Engineering Metrics for Beginners
Get an understanding of table-stakes engineering metrics.
I see far too much mis-use of metrics in the industry. From people using Story Points as a functional evaluation tool to lines of code as a productivity metric. Much of it is innocent mis-use by misinformed people who follow frameworks like Scrum or DORA without taking the additional steps of understanding their root principles. Others use it with a bit more of a unethical tilt to trick others.
If you’re an engineering leader, you owe it to your team to have a framework for the metrics you are tracking.
Start with why
The first thing to look at isn’t the metric itself, but why you are looking at them. It generally boils down to a few things:
To follow a leadership or management directive
To inform a narrative or decision
To evaluate and judge
To satisfy a curiosity
To improve over time
What metrics you look at and how you use them depends on why you’re looking at them.
If you’re following a leadership or management directive, you ought to follow the rules of your leadership first. Then, dig in to why they are asking and how they are using them. The reason is likely one of the below.

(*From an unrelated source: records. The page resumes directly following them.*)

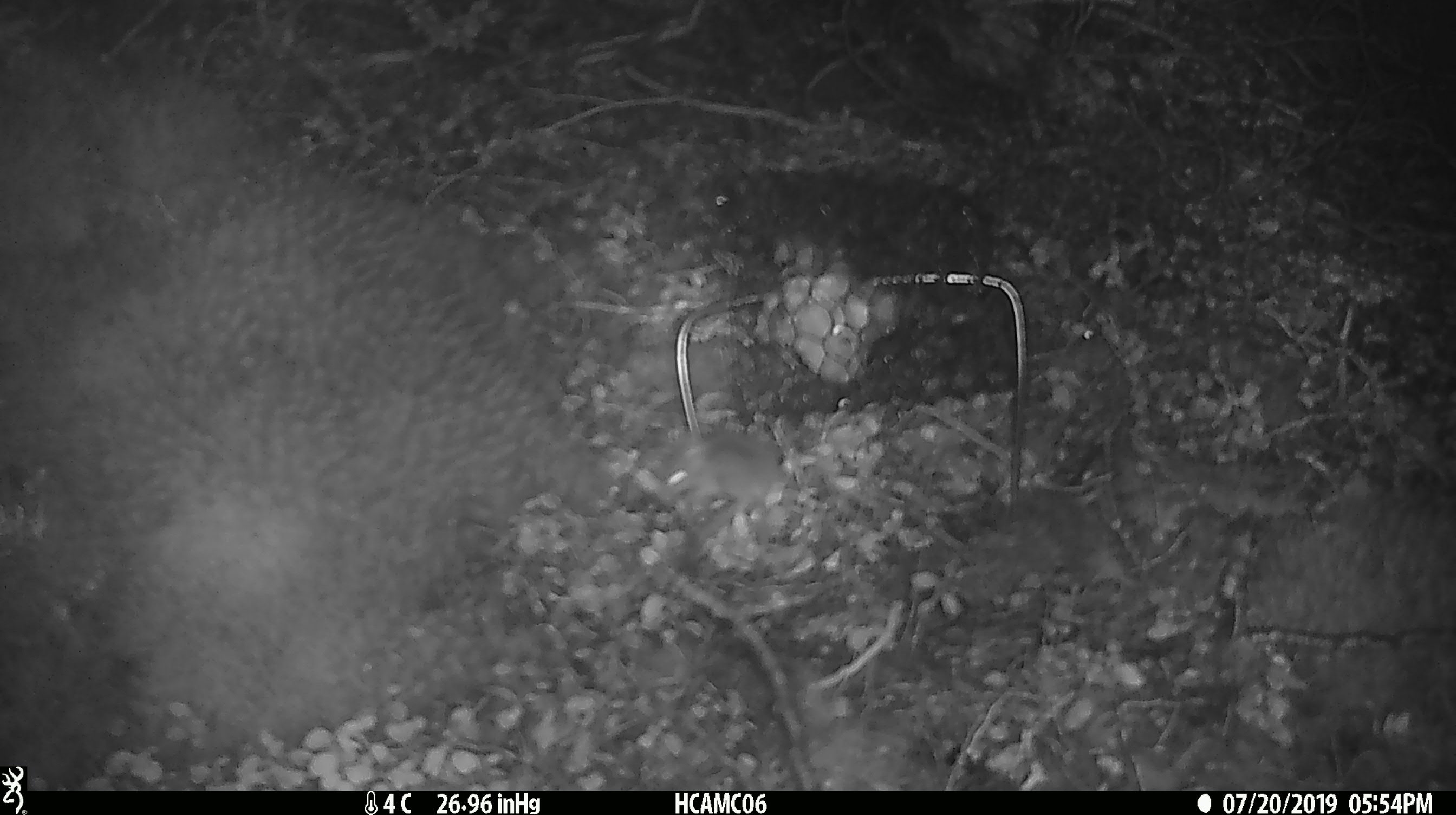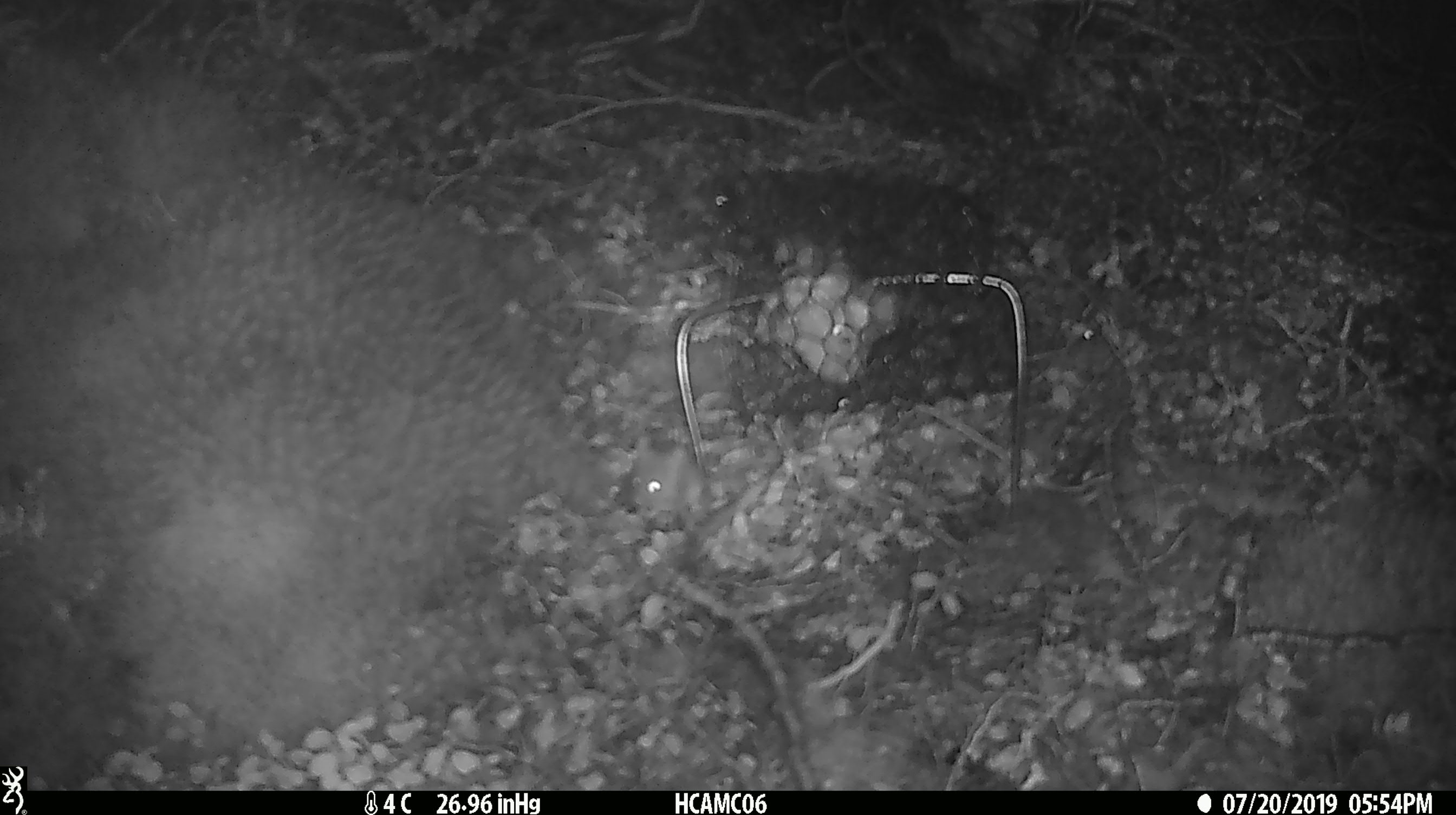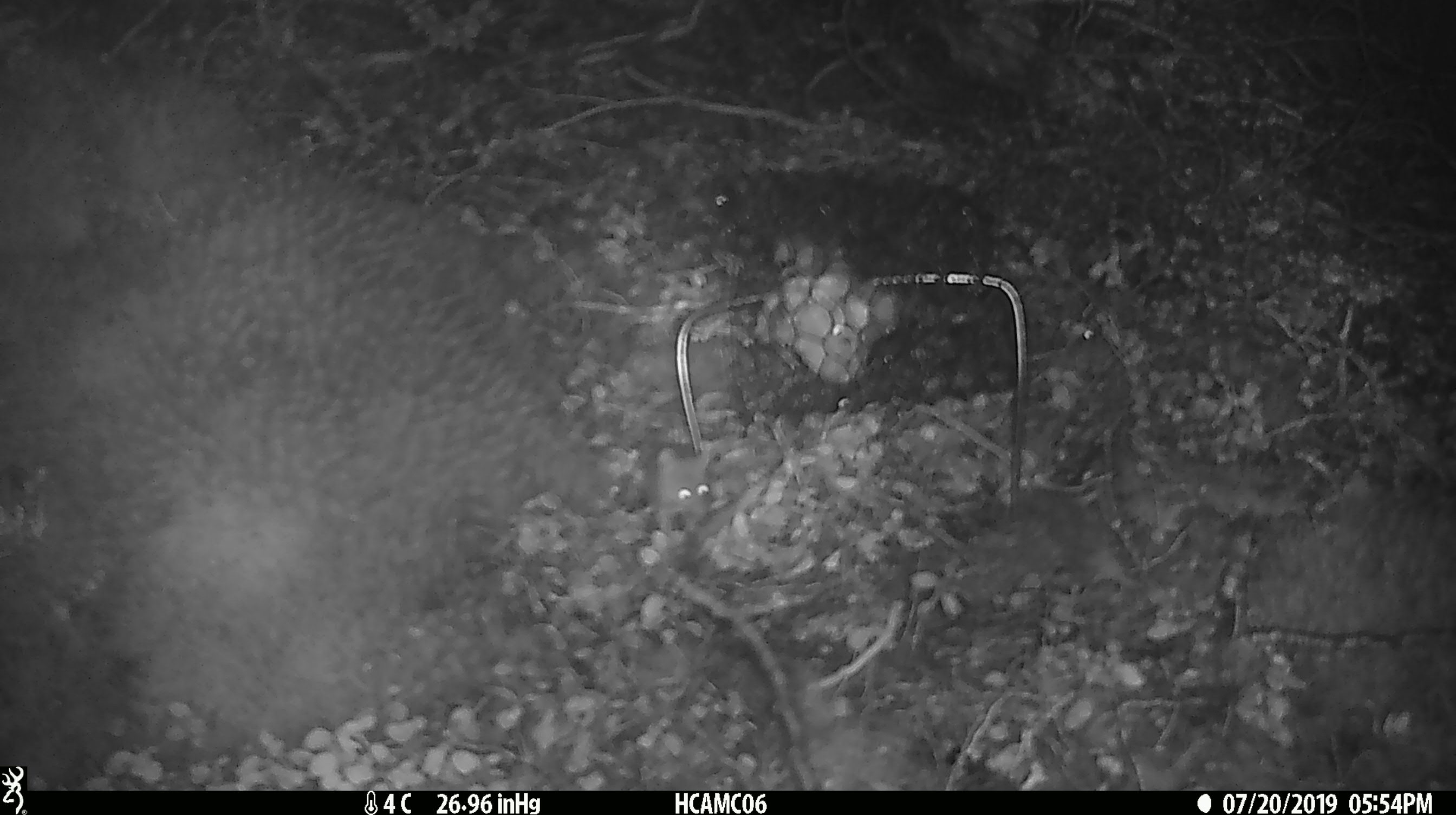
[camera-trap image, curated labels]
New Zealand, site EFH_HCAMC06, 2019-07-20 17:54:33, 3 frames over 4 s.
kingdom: Animalia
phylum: Chordata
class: Mammalia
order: Rodentia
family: Muridae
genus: Mus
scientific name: Mus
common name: mouse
Mouse (Mus).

If you’re collecting metrics to inform a narrative or decision, first ask yourself - do the deciders actually care about the metrics? There’s a lot of lip service to “data-driven” decisions, but the fact is data doesn’t matter in many decisions at many companies. Don’t waste your time if the deciders don’t care - find out what they do care about and do that instead.
If you’re using them to evaluate and judge - you’re probably using metrics incorrectly. You can use them to inform decisions, but engineering is often highly dependent on context, and it’s quite inaccurate to judge an individual engineer or even a team’s performance purely using metrics.
If you’re just trying to satisfy a curiosity, I’d say metrics are a waste of your time. Only collect metrics if you’re actually intending on doing something with them - otherwise it’s just a waste of attention and busy-work from people collecting them. It’s nice to be able to say you have data backing up your decisions, but if the data wasn’t a true factor you’re just playing data-theater.
Finally, if you’re using metrics to inform improvements over time, then that’s pretty much exactly what you should be using metrics for - read on.
What are you trying to improve?
Metrics indicate things - attributes about the thing they are measuring. If you’re an engineering leader, you probably care about the following:
Delivery - speed, quality, quantity, efficiency, predictability
Service - uptime, quality
Capability - resourcing needs, tech capability, team capability
People - happiness, growth, retention
Impact - operational cost
If you’re trying to improve Delivery, you’ll look at a different set of metrics than if you were trying to improve Service. At some point, after the low-hanger are gone, metrics start becoming tradeoffs - improving one decreases the other. For example, you might increase speed, only to start suffering quality issues, or you might increase uptime only to suffer morale issues from longer on-calls.
Tradeoffs are real - and it’s your job to articulate them while creating new capabilities that reduce or remove the trade-offs.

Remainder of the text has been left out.